## [PROVIDED DATA]
--------------------

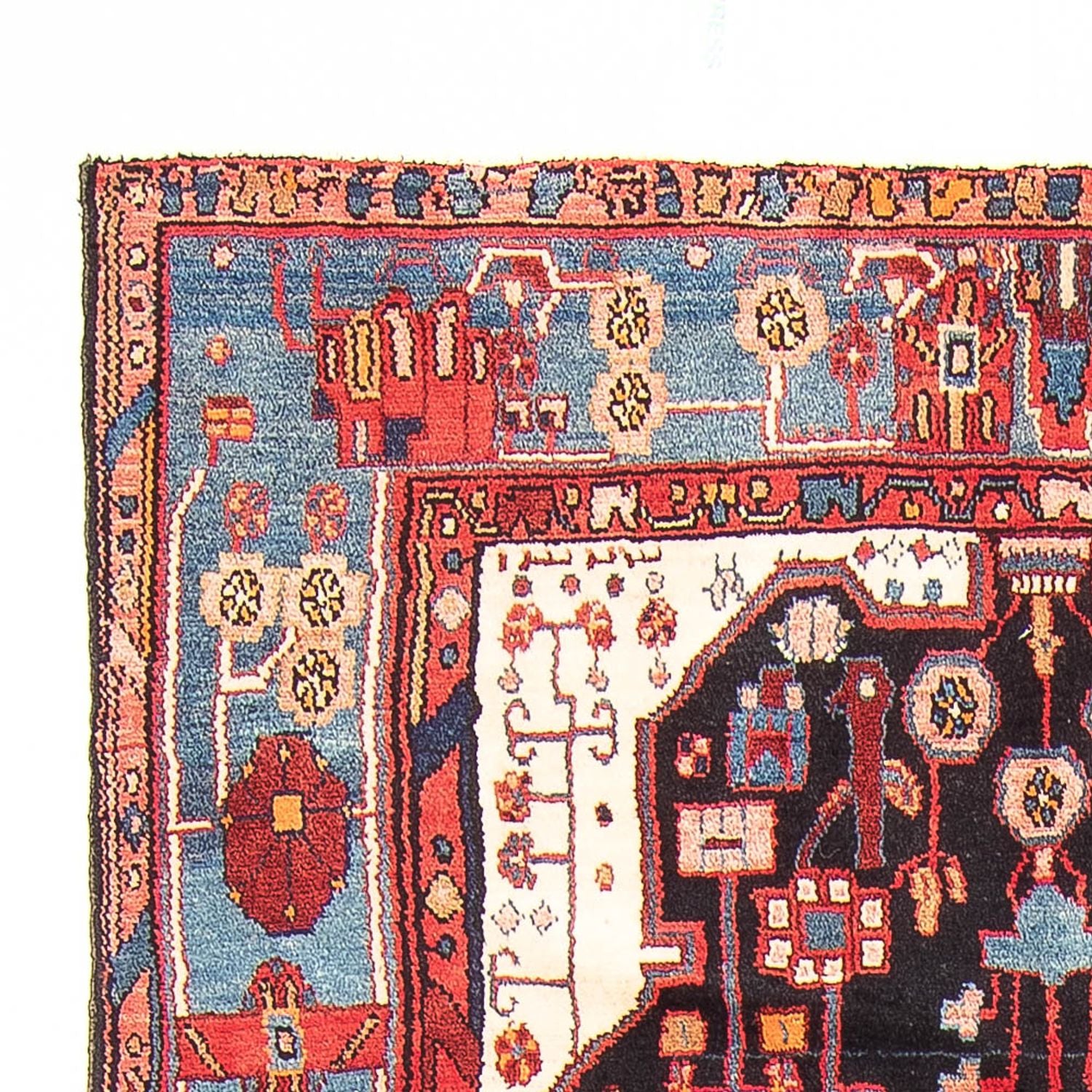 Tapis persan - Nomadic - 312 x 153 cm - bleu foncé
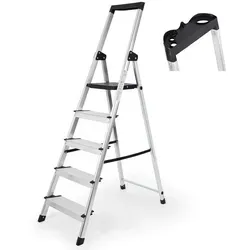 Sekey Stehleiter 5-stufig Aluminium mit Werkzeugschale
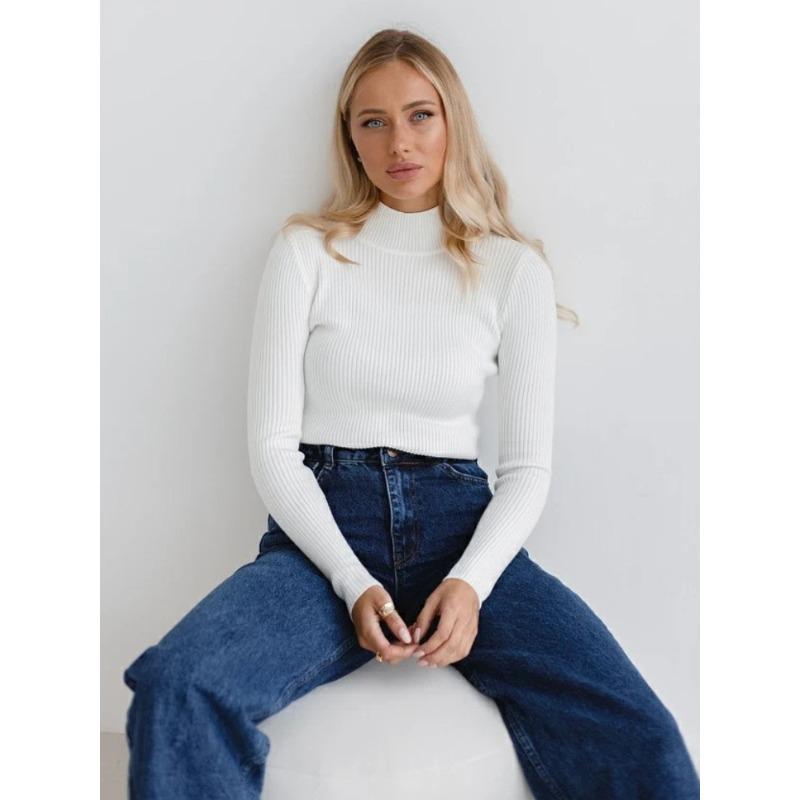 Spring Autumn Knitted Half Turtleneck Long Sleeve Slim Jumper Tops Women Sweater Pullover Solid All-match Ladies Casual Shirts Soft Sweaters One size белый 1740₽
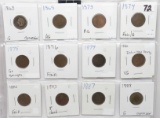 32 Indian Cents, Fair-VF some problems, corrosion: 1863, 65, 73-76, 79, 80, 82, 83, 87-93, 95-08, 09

--------------------

## [EXERCISE INSTRUCTIONS]
Your copy of the listing should match it exactly, apart from the pictures, which are left out.

## [ANSWER SPACE]
 Tapis persan - Nomadic - 312 x 153 cm - bleu foncé
 Sekey Stehleiter 5-stufig Aluminium mit Werkzeugschale
 Spring Autumn Knitted Half Turtleneck Long Sleeve Slim Jumper Tops Women Sweater Pullover Solid All-match Ladies Casual Shirts Soft Sweaters One size белый 1740₽
 32 Indian Cents, Fair-VF some problems, corrosion: 1863, 65, 73-76, 79, 80, 82, 83, 87-93, 95-08, 09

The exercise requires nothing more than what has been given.